Given a search engine like Lucene and a set of XML documents which need to be fully preserved, what are the advantages and disadvantages of using the search engine as key value store for returning XML doucments given a unique primary key which each document contains?

3
I can't make out what you mean. Is the idea that you do conventional full-text indexing, or that you use some sort of schema mapping to turn data items from XML into many fields in Lucene?bmargulies
I want to be able to fetch (or reconstruct I suppose, but preferably fetch) the original document I put in by a simple query for an unambiguous unique key for that given document. Basically I want to treat the search engine as a SQL database with a primary key field and a clob field for each row.Jherico
Whoever voted to close as not a real question: like hell. My boss specifically wants me to come up with the pros and cons of doing this as an implementation of a KV store for documents (as opposed to using the filesystem or something like couch db)Jherico
Perhaps you might edit the question to include the material in the your comment?bmargulies
You need ACID (or near ACID) sematics which Lucene doesn't guarantee. To put it simply, DB can recover from failure to last consistent state. A crash while writing to Lucene index might render it useless.Shashikant Kore

3 Answers

2
votes

If you use something like Compass, and it's XML-to-Lucene mapping engine, it's a great solution for storing and querying XML documents, without going all the way to a XML database.

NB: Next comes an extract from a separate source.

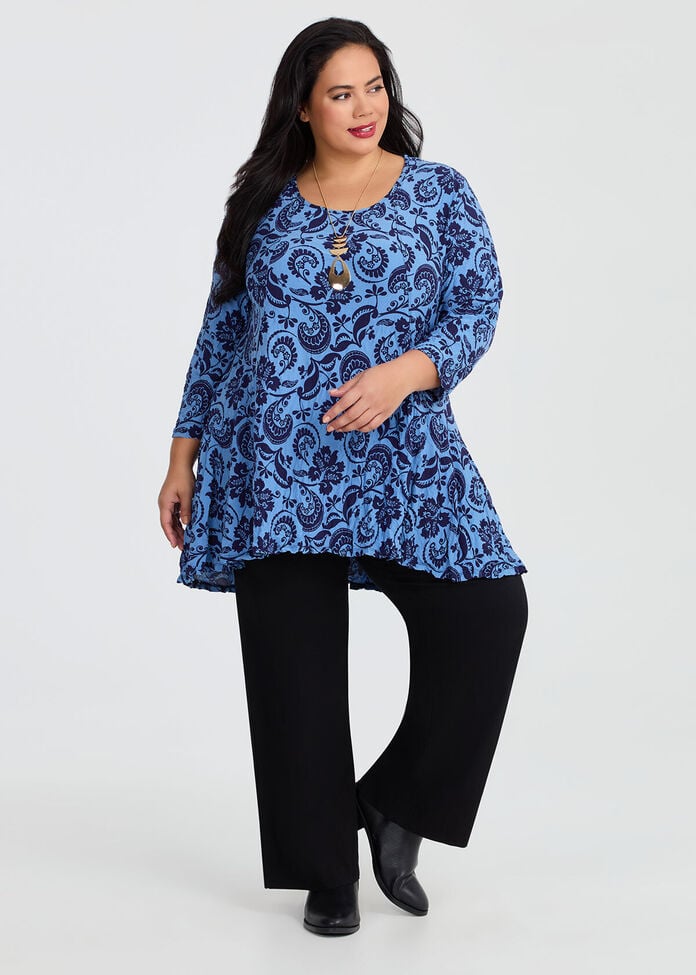 Peplum Luna Top, , hi-res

One downside is that the XML documents can only be retrieved via the Lucene API (the underlying data store is pretty impenetrable), but I can live with that.

2
votes

Read Search Engine versus DBMS. IMO, your application falls in the DBMS realm, and will probably be best served by a key-value database, such as couchDB. This is because you take no advantage of textual operations such as tokenization, stemming etc.

0
votes

If all you are going to do is test for key equality and retrieve a blob, Lucene has no visible advantage over, say, bdb. And you have no transactions until you layer something else on top. And concurrency has certain complexities to it. And the API is, well, a bit baroque for the simple thing you are doing.

I've implemented something like what you describe, but actual full text search on the data was a critical requirement that justified the rest.